* begin DATASET ROWS *

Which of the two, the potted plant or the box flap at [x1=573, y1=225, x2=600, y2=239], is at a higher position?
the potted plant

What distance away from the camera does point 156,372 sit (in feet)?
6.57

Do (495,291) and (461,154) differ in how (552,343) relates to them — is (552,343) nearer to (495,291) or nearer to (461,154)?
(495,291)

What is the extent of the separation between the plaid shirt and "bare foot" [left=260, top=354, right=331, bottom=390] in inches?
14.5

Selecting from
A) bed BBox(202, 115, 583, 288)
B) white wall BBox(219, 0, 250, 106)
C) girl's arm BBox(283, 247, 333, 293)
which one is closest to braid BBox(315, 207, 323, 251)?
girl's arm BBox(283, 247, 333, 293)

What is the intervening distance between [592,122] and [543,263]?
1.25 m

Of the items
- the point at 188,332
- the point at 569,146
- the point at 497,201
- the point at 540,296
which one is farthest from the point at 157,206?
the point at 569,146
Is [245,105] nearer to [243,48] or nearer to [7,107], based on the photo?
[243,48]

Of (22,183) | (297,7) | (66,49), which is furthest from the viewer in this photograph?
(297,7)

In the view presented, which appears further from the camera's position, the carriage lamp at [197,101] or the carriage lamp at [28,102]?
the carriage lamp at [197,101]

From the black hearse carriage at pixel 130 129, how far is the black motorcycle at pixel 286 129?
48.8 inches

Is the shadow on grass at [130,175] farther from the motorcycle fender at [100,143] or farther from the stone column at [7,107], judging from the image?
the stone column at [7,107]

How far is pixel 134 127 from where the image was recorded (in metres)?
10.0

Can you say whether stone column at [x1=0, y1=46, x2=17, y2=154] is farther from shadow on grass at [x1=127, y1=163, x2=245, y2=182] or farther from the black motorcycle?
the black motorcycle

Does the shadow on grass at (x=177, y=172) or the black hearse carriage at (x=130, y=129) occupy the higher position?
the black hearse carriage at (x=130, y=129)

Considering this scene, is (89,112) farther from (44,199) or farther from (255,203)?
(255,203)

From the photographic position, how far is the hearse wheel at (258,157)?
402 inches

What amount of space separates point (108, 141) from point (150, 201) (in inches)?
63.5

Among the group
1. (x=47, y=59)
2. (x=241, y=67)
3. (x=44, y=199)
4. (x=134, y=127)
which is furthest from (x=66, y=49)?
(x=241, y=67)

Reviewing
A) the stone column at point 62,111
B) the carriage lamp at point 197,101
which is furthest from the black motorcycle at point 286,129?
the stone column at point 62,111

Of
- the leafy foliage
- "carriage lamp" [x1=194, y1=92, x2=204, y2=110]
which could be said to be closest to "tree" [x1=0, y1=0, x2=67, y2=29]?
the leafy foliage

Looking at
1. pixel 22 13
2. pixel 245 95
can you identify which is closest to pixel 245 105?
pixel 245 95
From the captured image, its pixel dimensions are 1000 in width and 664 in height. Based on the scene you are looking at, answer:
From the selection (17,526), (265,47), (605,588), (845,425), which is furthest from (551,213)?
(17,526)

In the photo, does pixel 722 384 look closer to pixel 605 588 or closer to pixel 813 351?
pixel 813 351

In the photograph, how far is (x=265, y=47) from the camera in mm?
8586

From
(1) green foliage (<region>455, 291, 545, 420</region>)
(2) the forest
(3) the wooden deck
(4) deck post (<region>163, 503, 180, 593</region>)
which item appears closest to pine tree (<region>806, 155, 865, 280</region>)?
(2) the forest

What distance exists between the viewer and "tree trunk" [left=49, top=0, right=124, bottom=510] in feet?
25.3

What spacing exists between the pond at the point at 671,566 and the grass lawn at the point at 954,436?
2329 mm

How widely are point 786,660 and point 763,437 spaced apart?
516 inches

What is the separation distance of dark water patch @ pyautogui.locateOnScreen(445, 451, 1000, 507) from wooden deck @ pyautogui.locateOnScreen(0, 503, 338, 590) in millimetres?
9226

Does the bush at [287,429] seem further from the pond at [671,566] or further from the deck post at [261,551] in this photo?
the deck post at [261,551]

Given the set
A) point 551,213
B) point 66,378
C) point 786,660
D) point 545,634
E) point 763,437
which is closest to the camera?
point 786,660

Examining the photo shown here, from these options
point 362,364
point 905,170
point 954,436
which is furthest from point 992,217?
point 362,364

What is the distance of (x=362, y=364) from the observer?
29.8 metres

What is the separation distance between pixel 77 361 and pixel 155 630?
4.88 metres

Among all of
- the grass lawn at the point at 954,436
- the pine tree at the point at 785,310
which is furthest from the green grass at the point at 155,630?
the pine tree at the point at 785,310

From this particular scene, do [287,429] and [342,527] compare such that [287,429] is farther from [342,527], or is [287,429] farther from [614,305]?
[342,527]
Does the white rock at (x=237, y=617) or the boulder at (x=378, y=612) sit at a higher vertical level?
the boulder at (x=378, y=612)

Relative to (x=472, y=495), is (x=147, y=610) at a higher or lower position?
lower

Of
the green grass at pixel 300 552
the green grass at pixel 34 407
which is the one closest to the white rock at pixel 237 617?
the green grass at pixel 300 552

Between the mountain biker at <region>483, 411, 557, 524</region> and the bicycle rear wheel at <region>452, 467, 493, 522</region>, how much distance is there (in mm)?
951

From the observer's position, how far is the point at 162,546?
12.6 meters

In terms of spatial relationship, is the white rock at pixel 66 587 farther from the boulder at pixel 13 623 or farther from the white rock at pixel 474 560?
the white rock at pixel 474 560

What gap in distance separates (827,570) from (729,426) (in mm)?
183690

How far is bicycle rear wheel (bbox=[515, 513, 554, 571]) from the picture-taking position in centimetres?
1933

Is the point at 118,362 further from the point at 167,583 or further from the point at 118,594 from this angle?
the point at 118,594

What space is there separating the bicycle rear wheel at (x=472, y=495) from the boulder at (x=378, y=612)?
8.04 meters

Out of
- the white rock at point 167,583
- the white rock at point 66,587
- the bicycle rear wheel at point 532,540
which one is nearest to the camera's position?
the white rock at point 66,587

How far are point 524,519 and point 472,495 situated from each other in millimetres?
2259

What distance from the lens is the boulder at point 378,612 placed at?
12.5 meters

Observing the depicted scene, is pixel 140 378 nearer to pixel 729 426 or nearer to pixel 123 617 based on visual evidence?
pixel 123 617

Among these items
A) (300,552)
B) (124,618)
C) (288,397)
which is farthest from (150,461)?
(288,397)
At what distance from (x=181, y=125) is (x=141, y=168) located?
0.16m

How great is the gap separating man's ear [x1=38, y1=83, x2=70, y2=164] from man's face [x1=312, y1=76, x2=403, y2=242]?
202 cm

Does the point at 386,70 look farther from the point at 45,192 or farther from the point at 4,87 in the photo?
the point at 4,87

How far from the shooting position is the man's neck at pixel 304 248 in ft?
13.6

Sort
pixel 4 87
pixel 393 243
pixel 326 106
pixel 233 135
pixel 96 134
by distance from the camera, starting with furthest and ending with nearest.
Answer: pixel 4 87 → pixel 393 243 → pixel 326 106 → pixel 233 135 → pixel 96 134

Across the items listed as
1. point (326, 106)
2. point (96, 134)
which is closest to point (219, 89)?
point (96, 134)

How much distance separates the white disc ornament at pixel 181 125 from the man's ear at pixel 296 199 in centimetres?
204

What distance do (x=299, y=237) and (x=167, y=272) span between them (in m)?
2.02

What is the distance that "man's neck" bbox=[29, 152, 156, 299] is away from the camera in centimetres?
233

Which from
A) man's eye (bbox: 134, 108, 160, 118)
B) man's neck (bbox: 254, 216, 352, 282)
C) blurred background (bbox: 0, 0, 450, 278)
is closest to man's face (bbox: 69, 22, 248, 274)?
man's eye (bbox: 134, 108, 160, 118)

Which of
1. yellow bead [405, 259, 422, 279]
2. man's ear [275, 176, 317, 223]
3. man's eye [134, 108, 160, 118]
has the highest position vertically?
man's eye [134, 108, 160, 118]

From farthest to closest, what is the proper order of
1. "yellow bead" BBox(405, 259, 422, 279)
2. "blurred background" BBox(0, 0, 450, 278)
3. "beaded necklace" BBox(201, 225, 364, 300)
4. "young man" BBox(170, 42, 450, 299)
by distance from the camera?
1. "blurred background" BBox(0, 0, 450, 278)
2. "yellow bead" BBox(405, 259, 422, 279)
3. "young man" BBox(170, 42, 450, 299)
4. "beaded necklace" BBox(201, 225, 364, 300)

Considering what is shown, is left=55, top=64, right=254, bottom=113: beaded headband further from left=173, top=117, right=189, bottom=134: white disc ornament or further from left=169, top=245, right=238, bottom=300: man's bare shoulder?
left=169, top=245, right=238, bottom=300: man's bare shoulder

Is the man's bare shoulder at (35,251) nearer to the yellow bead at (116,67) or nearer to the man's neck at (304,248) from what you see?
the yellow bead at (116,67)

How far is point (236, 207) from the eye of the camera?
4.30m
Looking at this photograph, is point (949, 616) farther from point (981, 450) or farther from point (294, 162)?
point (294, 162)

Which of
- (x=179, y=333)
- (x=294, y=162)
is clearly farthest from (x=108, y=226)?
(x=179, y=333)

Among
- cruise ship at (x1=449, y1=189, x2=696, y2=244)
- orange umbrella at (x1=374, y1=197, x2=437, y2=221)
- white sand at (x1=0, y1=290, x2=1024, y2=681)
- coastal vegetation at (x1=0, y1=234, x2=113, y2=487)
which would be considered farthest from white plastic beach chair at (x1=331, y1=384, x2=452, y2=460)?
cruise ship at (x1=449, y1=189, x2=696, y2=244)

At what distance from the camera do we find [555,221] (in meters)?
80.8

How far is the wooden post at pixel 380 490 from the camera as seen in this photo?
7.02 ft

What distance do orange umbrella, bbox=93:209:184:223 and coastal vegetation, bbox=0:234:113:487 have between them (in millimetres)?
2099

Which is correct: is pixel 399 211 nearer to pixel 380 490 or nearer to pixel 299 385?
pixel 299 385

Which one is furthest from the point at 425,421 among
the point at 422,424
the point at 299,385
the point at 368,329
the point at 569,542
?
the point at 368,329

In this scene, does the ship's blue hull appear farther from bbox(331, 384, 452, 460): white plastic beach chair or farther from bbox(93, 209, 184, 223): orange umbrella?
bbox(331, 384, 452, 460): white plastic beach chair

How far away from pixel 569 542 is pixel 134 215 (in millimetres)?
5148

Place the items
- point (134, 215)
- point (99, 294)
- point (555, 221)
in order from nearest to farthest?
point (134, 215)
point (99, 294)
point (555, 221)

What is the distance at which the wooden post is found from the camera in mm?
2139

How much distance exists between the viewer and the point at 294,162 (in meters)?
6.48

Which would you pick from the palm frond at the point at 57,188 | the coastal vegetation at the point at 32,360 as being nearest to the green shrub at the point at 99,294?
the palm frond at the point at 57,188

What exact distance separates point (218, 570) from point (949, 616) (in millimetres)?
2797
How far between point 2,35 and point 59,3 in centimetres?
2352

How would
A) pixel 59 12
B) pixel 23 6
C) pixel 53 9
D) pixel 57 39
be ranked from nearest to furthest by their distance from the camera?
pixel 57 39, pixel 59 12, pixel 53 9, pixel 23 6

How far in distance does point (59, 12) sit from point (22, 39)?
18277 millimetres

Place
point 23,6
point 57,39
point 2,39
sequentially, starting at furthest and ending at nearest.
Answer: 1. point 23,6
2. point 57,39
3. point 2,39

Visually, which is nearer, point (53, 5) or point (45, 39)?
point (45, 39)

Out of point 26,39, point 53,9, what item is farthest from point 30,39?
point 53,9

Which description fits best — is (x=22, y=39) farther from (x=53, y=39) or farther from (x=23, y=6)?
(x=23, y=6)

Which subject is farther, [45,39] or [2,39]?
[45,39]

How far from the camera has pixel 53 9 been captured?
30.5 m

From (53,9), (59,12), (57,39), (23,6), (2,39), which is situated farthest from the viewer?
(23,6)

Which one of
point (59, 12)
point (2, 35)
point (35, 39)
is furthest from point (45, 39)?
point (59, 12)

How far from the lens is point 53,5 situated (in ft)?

* end DATASET ROWS *

▶ _PROBLEM REQUIREMENTS_
Each line from the one containing "How far in distance" to the end of the listing above should be copied exactly, and nothing else.

▶ _RESULT FOR THIS TASK_
How far in distance does point (59, 12) sit from point (22, 39)?
18277 millimetres

Place
point 23,6
point 57,39
point 2,39
sequentially, starting at furthest and ending at nearest.
Answer: 1. point 23,6
2. point 57,39
3. point 2,39

Visually, which is nearer, point (53, 5) or point (45, 39)?
point (45, 39)

Out of point 26,39, point 53,9, what item is farthest from point 30,39?
point 53,9

Which description fits best — is (x=22, y=39) farther from (x=53, y=39) or farther from (x=23, y=6)?
(x=23, y=6)

Which subject is farther, [45,39] or [2,39]?
[45,39]

How far from the camera has pixel 53 9 been captured?
30.5 m

From (53,9), (59,12), (57,39), (23,6), (2,39), which is situated farthest from the viewer?
(23,6)

Which one of
point (59, 12)
point (2, 35)
point (35, 39)
is furthest from point (45, 39)?
point (59, 12)

How far from the lens is point 53,5 situated (in ft)?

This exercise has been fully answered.